The asylum seeker in the case was the holder of a full driving licence in her country of origin. She requested a learner’s permit, so that she could learn to drive with a view to accessing better employment opportunities and childcare facilities. At present, she undertakes a costly and lengthy bus and rail commute with her infant from Munster to Dublin.

The Workplace Relations Commission (WRC) ruled in February that the Road Safety Authority’s (RSA) refusal to provide her with a license was discriminatory, but the Circuit Court ruling has overturned that decision.

Sinéad Gibney, chief commissioner of the Irish Human Rights and Equality Commission, said: “Today’s ruling sets out that the manner in which the RSA applies the driving licence regulations blocks absolutely all asylum seekers from accessing any form of driving licence.

“The commission considers that this undermines the Supreme Court’s recognition that asylum seekers have the right to work, and that being able to access work is fundamental to a person’s dignity.

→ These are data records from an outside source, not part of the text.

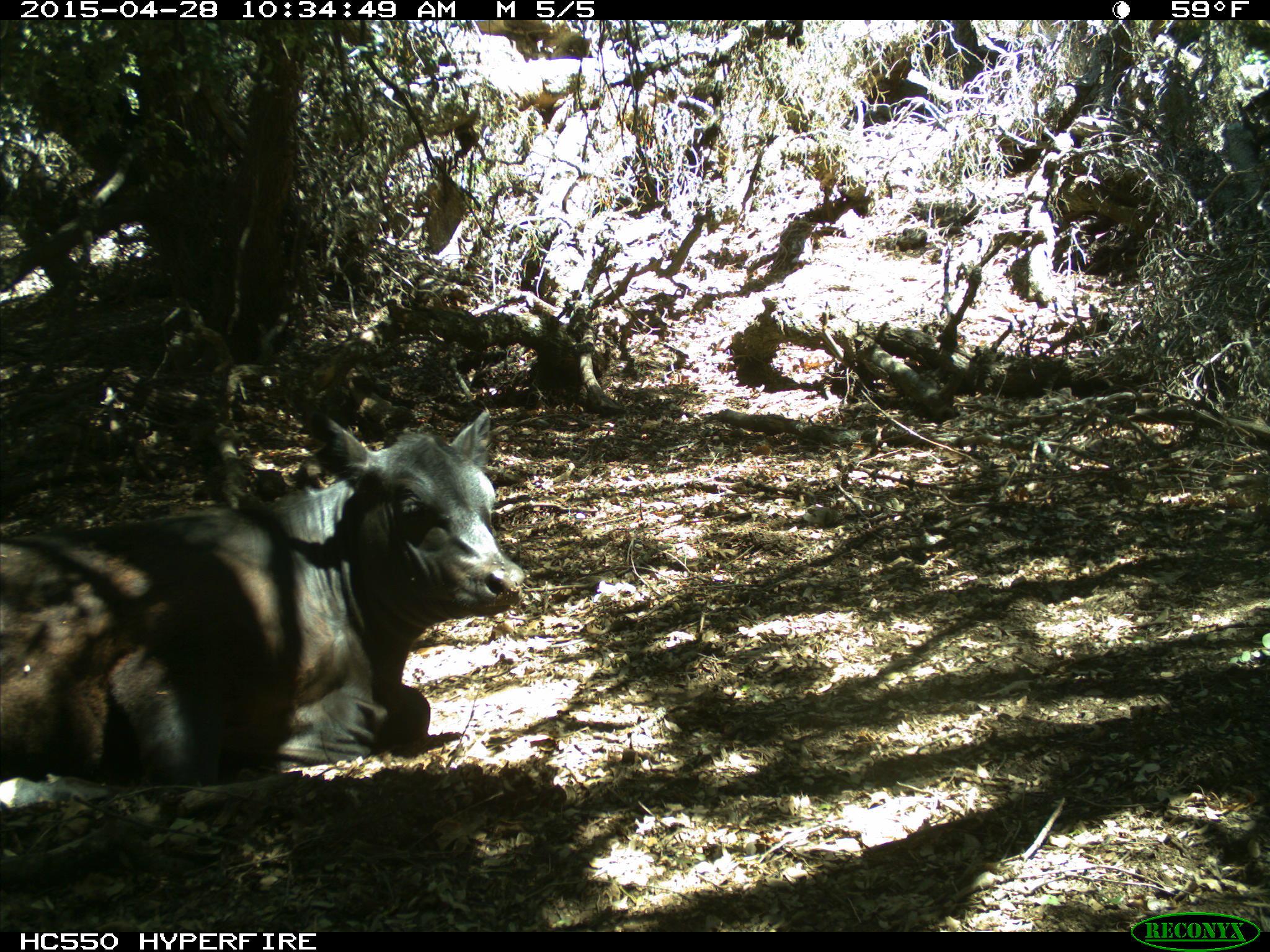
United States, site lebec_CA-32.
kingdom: Animalia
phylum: Chordata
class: Mammalia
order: Artiodactyla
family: Bovidae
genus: Bos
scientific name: Bos taurus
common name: domestic cow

“It is now time for the Government to finally and emphatically address the issue of asylum seekers access to driving licenses.

“We all recognise that being able to drive is a significant enabler for accessing and securing employment, and the dignity that being able to work and earn a living affords. Barriers such as this one tie people’s hands in the competition to secure work, especially in rural areas where frequently people in Direct Provision are placed.

“In response to today’s ruling, the Commission is calling for the Government to take action to remove this barrier to people seeking to exercise their right to work for their own dignity, and in many cases their family’s livelihood.”